Damien Saboundjian pleure comme un
enfant. Des gros sanglots qui secouent son corps de colosse - 1,90m
pour plus de 100 kg. Depuis l'ouverture de son procès pour violences
volontaires lundi devant la cour d'assises de Bobigny
(Seine-Saint-Denis), le gardien de la paix a craqué à de nombreuses
reprises. D'abord silencieusement, au premier jour, lorsque les jurés
ont prêté serment. Puis très bruyamment, mercredi et jeudi, poussant des
cris aigus, visiblement incapable d'arrêter ses sanglots.
Si l'on en parle de façon aussi
clinique, c'est que Damien Saboundjian n'est pas touchant. Ce père de
famille de 36 ans ne semble capable que d'une seule émotion :
s’apitoyer sur lui-même. « Il n'y a qu'une personne qui a
failli mourir, c'est moi", a t-il osé hier, alors
qu'il est jugé pour avoir tué Amine Bentounsi, un braqueur en
cavale de 28 ans, d'une balle dans le dos. Il dit aussi : « J'ai
un casier judiciaire vierge, j'ai toujours travaillé et je me
retrouve devant une Cour d'assises parce que j'ai fait mon travail ».
« Il souffre d'en être là, confirme à la barre Frantz
Prosper, expert psychiatre. Un acte pareil vous fait changer de rail,
vous n'êtes plus le même. Il dit 'je n'en dors pas'. On s'attend à ce qu'il dise 'Parce que j'ai tué quelqu'un'. Mais non, il dit :
'Parce que j'ai failli mourir'. »
- « A supposer qu'il ait dérapé, lui demande l'avocat général, aurait-il des difficultés à reconnaître un tel dérapage ?
- Oui, répond Bertrand Phesans, il a des difficultés à se confronter à lui-même. »
Damien Saboudjian affirme qu'il a
« failli mourir ». Il l'a répété des dizaines de fois
à la Cour hier, comme un mantra - « J'étais entre la
vie et la mort » a t-il même lancé. Sa version des faits est
toujours la même, au fil des auditions et devant la Cour :
alors que ses collègues poursuivent à pied Amine Bentounsi, il se
retrouve seul au volant de la voiture de police et décide de faire
le tour du pâté de maisons pour prendre le fuyard par surprise. Il
arrête son véhicule au milieu d'une rue et se retrouve face à
Amine Bentounsi qui le braque, dit-il, avec son revolver. « Là,
je me recroqueville dans la voiture, puis je sors. Je le perds de
vue. Je reste sur mon trottoir et là, je vois quoi ? Il sort son
arme. J'ai failli mourir. Je fais quoi ? Je sors mon arme et je tire
comme ça (il mime). Après j'étais tétanisé, je ne bougeais
plus. »
Comme l'élève moyen qu'il a été,
Damien Saboundjian répète sa leçon. Il a utilisé son arme dans une
riposte « nécessaire, simultanée et proportionnelle » face à une
attaque « injustifiée, actuelle et réelle ». Autrement dit, la
définition de la légitime défense dans l'article 122-5 du code pénal.

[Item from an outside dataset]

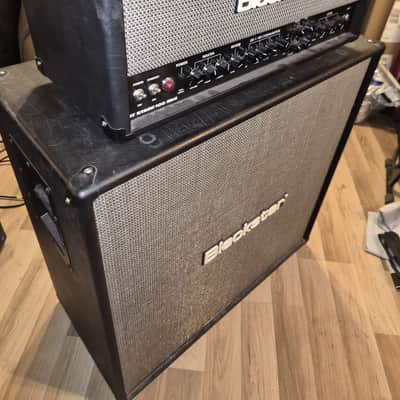 Blackstar HT Stage 100 MkII Venue Series 100-Watt Guitar Amp Head 2017 - 2023 - Black image 9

« Faire usage de son arme, c'est pas évident du tout,
souffle-t-il. C'est trop dur. Honnêtement, c'est trop dur à
gérer ».
Mais ce que Damien Saboundjian a très
mal vécu, c'est l'après : l'isolement immédiat dans un
véhicule de police, le retrait de l'arme, les analyses sanguines à
l'hôtel Dieu et la mise en garde à vue : « J'ai dormi
au dépôt de Paris, dans la souricière, comme un délinquant ».
Pire, quand il est auditionné par l'Inspection générale des
services (IGS, police des polices), on lui crie dessus « comme à un
chien ». « Je leur ai dit 'Parlez-moi calmement, j'ai
failli mourir' ».
En fin de journée, un échange entre
le gardien de la paix et l'avocat général résume brillamment le
déni de l'accusé.
- Loïc Pageot : « Les psychologues disent que vous avez du mal à reconnaître vos erreurs... »- « Quelles erreurs ? », lui répond le gardien de la paix.
Damien Saboudjian risque vingt ans de
prison. Le verdict est attendu aujourd'hui.